= Mary Hill of Gairbraid =

Mary Hill (1730-1809) was an heiress after whom the town of Maryhill, now a district of Glasgow, was named.

Mary inherited the Gairbraid Estate from her father, Hew Hill, who had no surviving male heirs. In 1763, she married Robert Graham. Generally spoken of as Captain Graham, Robert had been captured by the pirates of Algiers and was their prisoner for some time, being treated as a slave. On his return home there was considerable interest in his adventures and it was said that Mary was so impressed by his romantic story that she chose him for her husband.

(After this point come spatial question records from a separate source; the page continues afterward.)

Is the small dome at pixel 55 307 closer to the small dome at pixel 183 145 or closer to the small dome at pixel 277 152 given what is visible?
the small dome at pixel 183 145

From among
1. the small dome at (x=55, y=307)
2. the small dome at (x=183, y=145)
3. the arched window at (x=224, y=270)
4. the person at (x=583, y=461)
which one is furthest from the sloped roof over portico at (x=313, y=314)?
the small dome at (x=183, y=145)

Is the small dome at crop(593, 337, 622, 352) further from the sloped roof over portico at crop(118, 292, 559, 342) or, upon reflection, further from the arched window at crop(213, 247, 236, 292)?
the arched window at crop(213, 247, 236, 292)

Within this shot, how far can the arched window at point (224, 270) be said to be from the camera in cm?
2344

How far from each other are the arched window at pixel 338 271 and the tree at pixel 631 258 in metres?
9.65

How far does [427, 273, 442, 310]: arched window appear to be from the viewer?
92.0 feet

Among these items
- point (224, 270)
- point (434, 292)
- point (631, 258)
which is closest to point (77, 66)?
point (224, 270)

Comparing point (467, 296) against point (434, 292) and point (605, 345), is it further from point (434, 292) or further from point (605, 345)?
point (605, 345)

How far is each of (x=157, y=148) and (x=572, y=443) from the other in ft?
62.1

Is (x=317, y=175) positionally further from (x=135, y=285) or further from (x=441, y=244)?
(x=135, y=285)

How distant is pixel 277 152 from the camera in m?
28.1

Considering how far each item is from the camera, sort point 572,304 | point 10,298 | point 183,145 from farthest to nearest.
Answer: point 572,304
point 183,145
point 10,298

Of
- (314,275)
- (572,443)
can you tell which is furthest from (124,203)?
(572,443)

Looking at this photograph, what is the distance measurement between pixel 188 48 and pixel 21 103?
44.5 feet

Mary and Robert lived in Gairbraid House overlooking the River Kelvin. The original was built in 1688, but they replaced it one hundred years later when contemporaries described it as “a square house built by a square man”. It was demolished in the 1920s.

The Grahams ran into money troubles after speculating in coal-mining for which their land proved to be too damp. However, these were reversed when parliament approved the planning of the route of the Forth and Clyde Canal in 1768, which went through the estate. They were compensated for this and once the canal was completed, around 1790, their land along the canal suddenly became much more valuable. A village began to grow up and the Grahams feued more land for its development “from Glasgow to Garscube Bridge” with the condition that it would be “in all times called the town of Mary Hill”.

Mary and Robert had no male heirs either and their unmarried older daughter, Lilias, inherited the estate on Mary’s death. Their younger daughter, Janet, married Alexander Dunlop, a merchant in Greenock, and when Lilias died in 1836 it passed to their son, John Dunlop, who disposed of much of it.